Work request: Nothing other than an exact copy of the lines from the one containing "phylum: Chordata" through the last line of the listing below should be written.

——————————

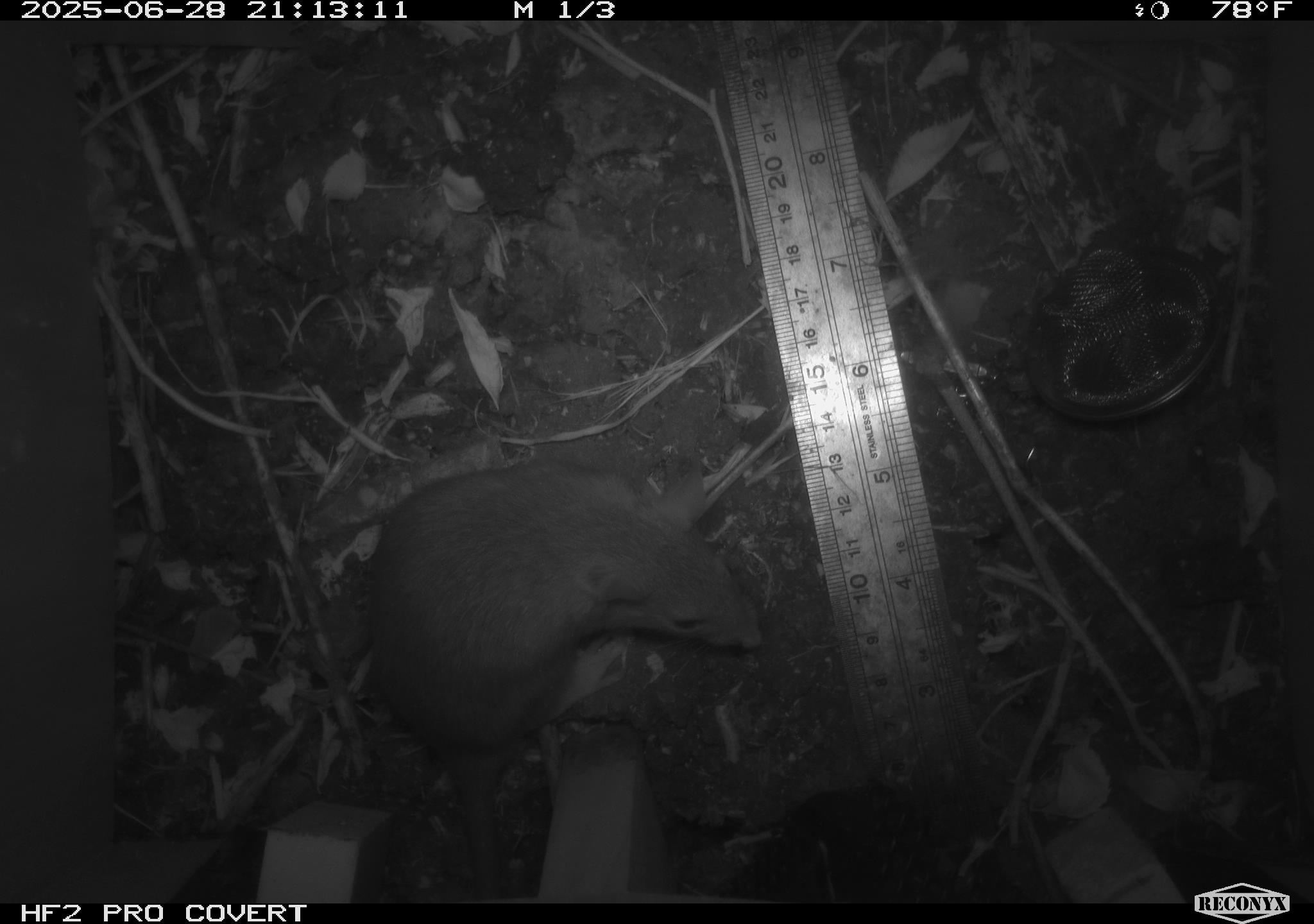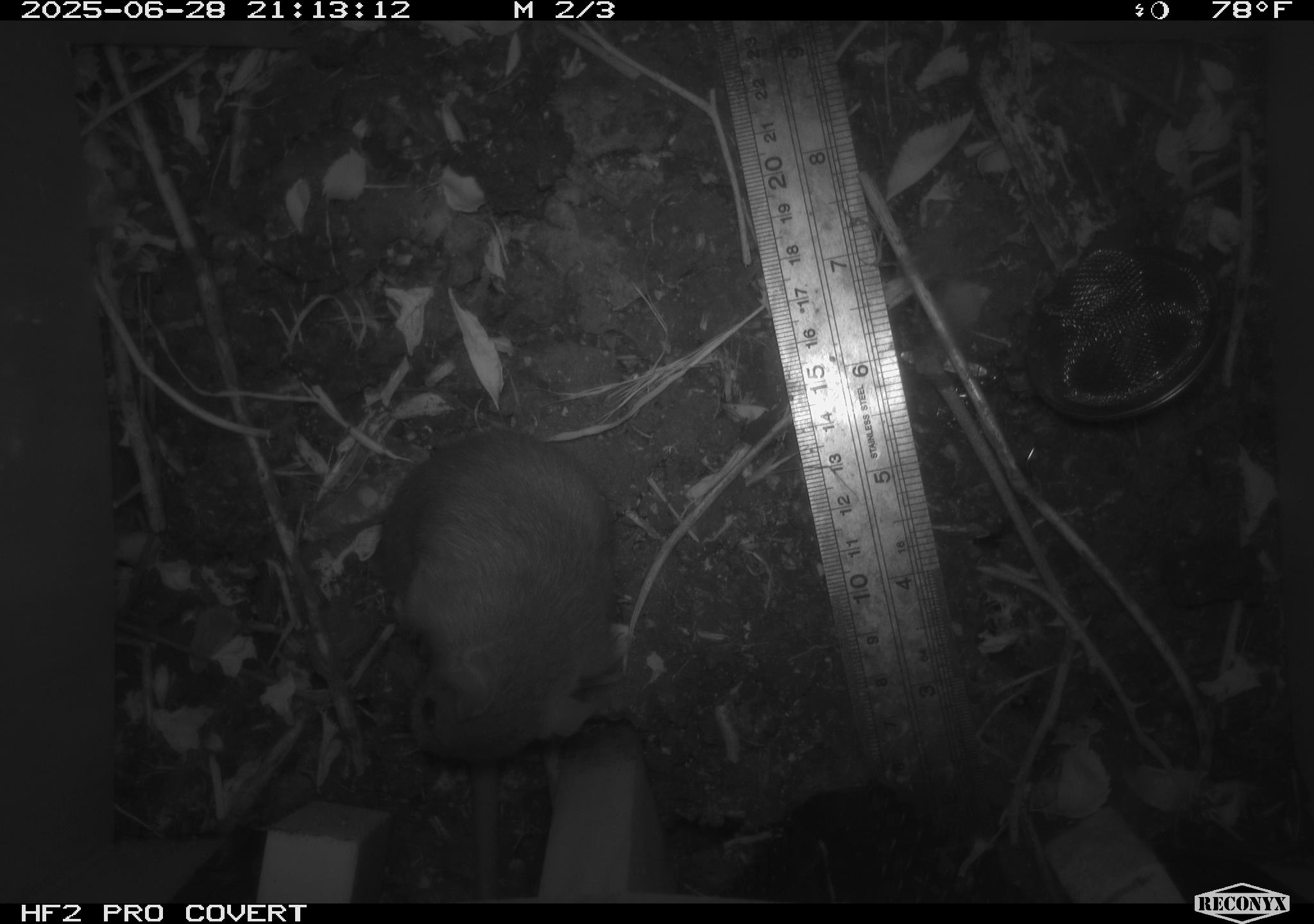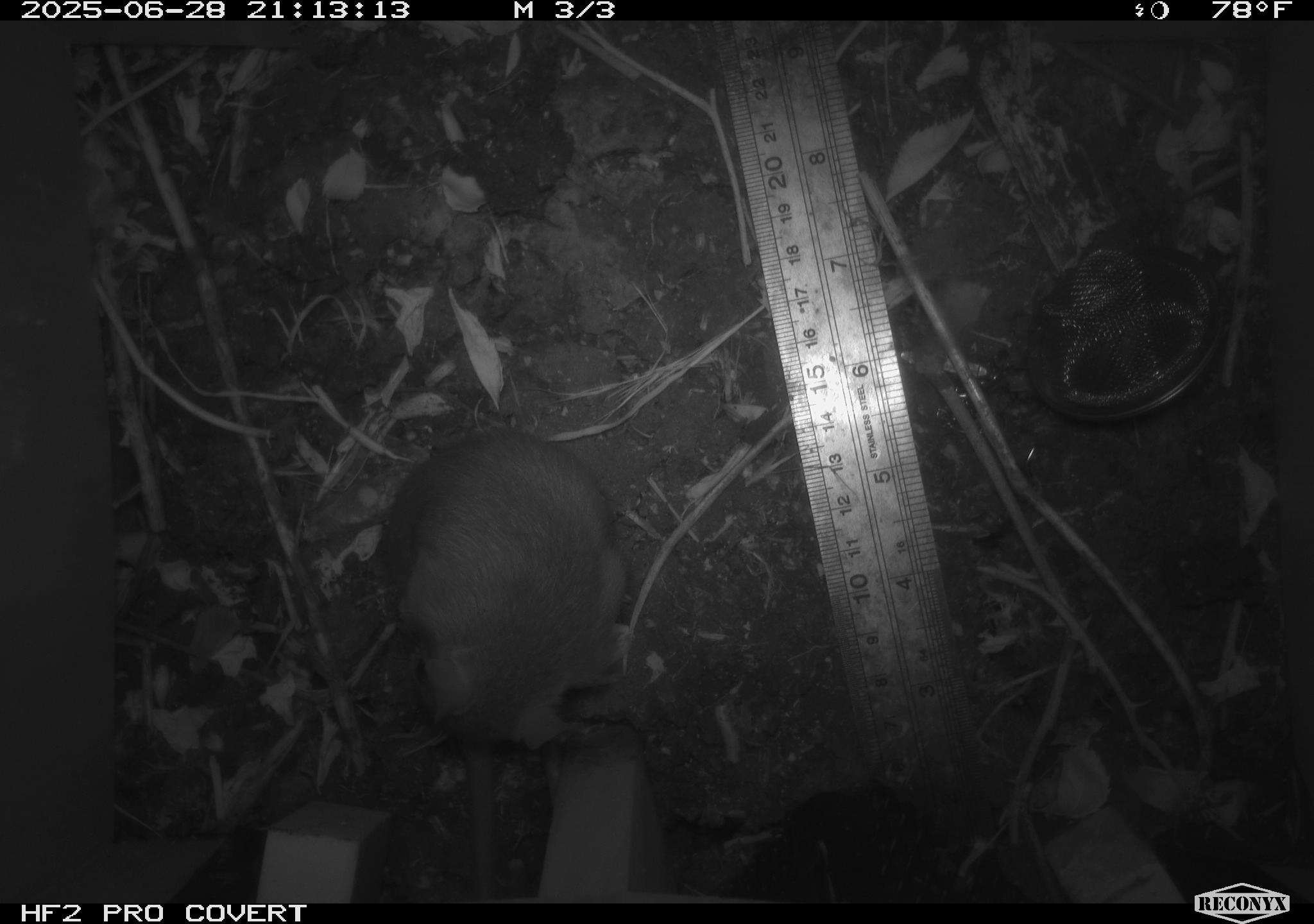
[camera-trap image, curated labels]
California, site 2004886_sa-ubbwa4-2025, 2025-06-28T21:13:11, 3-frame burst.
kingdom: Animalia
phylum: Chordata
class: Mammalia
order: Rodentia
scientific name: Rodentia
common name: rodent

——————————

Solution for this exercise:
phylum: Chordata
class: Mammalia
order: Rodentia
scientific name: Rodentia
common name: rodent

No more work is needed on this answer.